> _WHAT YOU NEED TO DO_
In the data that follows, determine how many lines contain the word "States", and give only that number.

> _TASK INPUTS_
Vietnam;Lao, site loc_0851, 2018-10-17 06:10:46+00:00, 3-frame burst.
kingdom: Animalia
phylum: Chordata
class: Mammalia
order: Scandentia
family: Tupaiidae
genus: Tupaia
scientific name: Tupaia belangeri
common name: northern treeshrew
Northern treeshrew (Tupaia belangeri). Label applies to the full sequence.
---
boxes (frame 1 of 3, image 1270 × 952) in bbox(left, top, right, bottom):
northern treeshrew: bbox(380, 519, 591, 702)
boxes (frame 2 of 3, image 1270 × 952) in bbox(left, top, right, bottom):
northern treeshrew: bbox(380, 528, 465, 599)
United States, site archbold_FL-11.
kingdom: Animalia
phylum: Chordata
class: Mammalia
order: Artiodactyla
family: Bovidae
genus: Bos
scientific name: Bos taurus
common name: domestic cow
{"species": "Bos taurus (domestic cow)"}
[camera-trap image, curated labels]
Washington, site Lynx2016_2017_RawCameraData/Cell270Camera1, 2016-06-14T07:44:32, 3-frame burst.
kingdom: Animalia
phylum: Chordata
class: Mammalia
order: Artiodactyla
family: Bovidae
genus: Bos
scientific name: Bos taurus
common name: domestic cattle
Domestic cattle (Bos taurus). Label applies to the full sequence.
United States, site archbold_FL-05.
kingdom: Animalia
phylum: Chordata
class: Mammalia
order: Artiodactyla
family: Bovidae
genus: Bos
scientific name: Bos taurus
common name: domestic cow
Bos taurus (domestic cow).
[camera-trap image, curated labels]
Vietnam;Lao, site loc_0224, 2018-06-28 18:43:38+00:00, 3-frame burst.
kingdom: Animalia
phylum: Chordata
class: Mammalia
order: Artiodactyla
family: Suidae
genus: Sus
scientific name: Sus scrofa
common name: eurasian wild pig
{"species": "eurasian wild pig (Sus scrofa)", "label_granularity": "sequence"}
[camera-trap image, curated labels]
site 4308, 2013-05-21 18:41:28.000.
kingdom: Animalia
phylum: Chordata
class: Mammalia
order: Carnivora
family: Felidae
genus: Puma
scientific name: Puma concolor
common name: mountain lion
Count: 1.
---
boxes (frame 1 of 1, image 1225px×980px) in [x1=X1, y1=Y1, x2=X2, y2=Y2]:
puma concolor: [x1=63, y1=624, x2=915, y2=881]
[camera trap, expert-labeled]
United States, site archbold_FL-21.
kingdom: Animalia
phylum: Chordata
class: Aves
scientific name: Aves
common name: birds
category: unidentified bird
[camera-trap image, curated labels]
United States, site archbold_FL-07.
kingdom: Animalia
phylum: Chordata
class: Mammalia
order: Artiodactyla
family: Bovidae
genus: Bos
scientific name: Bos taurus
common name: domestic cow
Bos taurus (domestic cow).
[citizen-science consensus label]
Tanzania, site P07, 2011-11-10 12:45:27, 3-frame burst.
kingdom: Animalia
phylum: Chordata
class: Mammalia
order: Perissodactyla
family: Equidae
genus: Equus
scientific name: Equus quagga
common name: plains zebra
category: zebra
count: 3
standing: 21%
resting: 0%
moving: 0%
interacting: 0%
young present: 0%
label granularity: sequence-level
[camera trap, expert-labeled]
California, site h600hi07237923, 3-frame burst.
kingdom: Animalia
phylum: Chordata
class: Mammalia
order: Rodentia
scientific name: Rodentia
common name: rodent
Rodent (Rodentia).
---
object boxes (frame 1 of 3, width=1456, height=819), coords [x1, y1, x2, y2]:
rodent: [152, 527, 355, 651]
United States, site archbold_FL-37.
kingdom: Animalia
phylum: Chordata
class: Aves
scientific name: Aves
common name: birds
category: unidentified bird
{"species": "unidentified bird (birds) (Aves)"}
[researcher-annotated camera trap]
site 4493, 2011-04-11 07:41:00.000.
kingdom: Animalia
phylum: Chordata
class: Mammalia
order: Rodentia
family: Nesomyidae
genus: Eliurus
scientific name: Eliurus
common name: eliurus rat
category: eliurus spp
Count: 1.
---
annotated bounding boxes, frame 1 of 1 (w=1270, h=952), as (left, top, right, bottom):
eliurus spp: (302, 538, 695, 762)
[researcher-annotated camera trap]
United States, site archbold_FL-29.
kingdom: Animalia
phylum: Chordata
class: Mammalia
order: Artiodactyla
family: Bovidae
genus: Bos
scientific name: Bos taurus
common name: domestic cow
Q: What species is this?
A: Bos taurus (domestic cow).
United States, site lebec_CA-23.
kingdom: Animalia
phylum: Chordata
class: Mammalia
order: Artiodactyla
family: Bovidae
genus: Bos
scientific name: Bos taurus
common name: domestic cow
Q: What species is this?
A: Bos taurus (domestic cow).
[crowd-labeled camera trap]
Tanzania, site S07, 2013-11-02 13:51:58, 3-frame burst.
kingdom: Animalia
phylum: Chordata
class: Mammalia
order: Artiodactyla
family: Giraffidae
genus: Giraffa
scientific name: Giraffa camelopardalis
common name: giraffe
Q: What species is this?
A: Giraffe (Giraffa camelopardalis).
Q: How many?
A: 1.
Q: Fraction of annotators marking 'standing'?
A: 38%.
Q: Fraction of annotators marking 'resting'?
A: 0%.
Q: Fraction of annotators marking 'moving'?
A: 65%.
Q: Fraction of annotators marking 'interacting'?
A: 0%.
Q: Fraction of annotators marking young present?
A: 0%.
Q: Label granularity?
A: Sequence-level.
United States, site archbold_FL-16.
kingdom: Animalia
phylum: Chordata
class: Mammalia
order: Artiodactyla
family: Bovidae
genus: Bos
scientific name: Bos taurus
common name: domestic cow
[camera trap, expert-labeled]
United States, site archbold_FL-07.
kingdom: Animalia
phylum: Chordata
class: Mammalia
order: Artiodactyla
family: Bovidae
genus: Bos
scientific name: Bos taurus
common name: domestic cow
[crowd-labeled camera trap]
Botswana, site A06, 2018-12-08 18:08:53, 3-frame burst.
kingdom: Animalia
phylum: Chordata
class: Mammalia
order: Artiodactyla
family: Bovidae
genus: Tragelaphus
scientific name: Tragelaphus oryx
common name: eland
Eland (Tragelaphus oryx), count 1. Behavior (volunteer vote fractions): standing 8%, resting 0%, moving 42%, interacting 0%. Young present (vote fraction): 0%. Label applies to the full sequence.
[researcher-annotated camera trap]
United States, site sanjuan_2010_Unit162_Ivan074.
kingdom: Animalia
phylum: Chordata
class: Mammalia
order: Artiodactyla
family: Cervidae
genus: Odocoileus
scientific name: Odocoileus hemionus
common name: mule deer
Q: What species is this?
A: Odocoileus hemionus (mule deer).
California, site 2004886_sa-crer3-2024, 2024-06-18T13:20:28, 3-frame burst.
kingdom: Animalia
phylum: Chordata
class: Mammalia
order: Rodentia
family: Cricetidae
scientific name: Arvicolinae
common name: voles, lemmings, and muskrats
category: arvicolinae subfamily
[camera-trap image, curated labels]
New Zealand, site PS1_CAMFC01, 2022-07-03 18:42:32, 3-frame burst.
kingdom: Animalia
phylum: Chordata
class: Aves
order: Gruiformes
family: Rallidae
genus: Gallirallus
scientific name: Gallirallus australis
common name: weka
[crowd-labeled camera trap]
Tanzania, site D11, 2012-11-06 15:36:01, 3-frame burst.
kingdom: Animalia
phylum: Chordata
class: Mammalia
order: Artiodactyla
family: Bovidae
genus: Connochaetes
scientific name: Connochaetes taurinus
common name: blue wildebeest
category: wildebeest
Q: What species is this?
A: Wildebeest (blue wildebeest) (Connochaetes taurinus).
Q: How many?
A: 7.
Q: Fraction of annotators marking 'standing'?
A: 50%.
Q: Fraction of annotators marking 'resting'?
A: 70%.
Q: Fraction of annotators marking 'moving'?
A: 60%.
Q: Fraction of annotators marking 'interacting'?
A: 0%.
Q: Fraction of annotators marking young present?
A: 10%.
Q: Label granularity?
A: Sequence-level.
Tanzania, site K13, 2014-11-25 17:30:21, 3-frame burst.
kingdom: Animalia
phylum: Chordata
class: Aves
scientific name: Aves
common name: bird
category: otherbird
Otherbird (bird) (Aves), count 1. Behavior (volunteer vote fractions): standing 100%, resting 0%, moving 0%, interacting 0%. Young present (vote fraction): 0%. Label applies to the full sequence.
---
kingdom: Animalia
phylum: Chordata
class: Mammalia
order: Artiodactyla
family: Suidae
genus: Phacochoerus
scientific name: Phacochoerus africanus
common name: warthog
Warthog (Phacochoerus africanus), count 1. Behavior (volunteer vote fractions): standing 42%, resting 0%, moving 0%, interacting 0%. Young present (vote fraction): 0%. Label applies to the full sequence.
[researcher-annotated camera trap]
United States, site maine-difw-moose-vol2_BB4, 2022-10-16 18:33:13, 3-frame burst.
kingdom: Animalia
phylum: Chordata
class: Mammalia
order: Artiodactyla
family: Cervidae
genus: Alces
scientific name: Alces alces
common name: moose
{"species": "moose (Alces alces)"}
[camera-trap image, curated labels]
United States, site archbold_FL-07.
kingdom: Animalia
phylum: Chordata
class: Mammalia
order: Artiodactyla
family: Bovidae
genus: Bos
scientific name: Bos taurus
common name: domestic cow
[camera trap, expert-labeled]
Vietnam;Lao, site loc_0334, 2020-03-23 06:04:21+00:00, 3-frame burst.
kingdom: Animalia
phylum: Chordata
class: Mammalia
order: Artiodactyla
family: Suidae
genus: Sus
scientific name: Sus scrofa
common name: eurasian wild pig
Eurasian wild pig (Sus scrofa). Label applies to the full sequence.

> _SOLUTION FOR THIS TASK_
12